Source text =
## start
Dec. 23, 2013 5:40 p.m. ET

When Saul of Tarsus set out on his journey to Damascus the whole of the known world lay in bondage. There was one state, and it was Rome. There was one master for it all, and he was Tiberius Caesar.

Everywhere there was civil order, for the arm of the Roman law was long. Everywhere there was stability, in government and in society, for the centurions saw that it was so.

But everywhere there was something else, too. There was oppression—for those who were not the friends of Tiberius Caesar. There was the tax gatherer to take the grain from the fields and the flax from the spindle to feed the legions or to fill the hungry treasury from which divine Caesar gave largess to the people. There was the impressor to find recruits for the circuses. There were executioners to quiet those whom the Emperor proscribed. What was a man for but to serve Caesar?

There was the persecution of men who dared think differently, who heard strange voices or read strange manuscripts. There was enslavement of men whose tribes came not from Rome, disdain for those who did not have the familiar visage. And most of all, there was everywhere a contempt for human life. What, to the strong, was one man more or less in a crowded world?

Then, of a sudden, there was a light in the world, and a man from Galilee saying, Render unto Caesar the things which are Caesar's and unto God the things that are God's.

And the voice from Galilee, which would defy Caesar, offered a new Kingdom in which each man could walk upright and bow to none but his God. Inasmuch as ye have done it unto one of the least of these my brethren, ye have done it unto me. And he sent this gospel of the Kingdom of Man into the uttermost ends of the earth.
## end
Data entries =
## start
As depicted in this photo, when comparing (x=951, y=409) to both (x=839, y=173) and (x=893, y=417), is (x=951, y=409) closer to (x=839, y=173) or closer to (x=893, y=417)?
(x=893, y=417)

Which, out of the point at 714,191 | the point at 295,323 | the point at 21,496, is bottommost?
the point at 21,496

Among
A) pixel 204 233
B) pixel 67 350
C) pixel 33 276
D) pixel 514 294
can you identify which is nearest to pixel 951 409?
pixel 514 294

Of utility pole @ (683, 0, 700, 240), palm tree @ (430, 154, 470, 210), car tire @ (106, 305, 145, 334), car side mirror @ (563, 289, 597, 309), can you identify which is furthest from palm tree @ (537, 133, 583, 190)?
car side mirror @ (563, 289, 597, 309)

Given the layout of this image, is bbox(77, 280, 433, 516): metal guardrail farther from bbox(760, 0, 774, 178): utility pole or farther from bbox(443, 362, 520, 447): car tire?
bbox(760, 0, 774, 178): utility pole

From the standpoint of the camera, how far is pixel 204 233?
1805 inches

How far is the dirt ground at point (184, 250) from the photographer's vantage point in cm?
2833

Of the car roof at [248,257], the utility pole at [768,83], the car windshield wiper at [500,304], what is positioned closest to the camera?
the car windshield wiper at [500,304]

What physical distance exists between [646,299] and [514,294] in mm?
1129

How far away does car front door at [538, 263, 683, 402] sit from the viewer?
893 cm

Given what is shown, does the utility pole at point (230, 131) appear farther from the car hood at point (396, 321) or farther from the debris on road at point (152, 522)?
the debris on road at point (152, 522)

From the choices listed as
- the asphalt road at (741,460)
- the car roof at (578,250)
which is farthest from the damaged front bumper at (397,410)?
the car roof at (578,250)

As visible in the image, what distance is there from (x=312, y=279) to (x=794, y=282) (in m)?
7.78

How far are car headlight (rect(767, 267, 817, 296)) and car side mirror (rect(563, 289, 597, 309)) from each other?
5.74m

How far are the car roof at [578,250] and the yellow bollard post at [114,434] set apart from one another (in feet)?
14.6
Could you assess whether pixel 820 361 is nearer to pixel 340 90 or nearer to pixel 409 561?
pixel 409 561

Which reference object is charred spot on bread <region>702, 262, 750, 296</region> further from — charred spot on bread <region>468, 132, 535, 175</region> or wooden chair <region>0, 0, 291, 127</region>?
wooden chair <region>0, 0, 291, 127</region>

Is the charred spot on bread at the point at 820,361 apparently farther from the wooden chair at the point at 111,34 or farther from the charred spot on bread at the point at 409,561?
## end
The task = Reproduce the passage about Rome under Tiberius Caesar word for word, starting with "When Saul of" and going on through "was Tiberius Caesar.".

Solution to this problem =
When Saul of Tarsus set out on his journey to Damascus the whole of the known world lay in bondage. There was one state, and it was Rome. There was one master for it all, and he was Tiberius Caesar.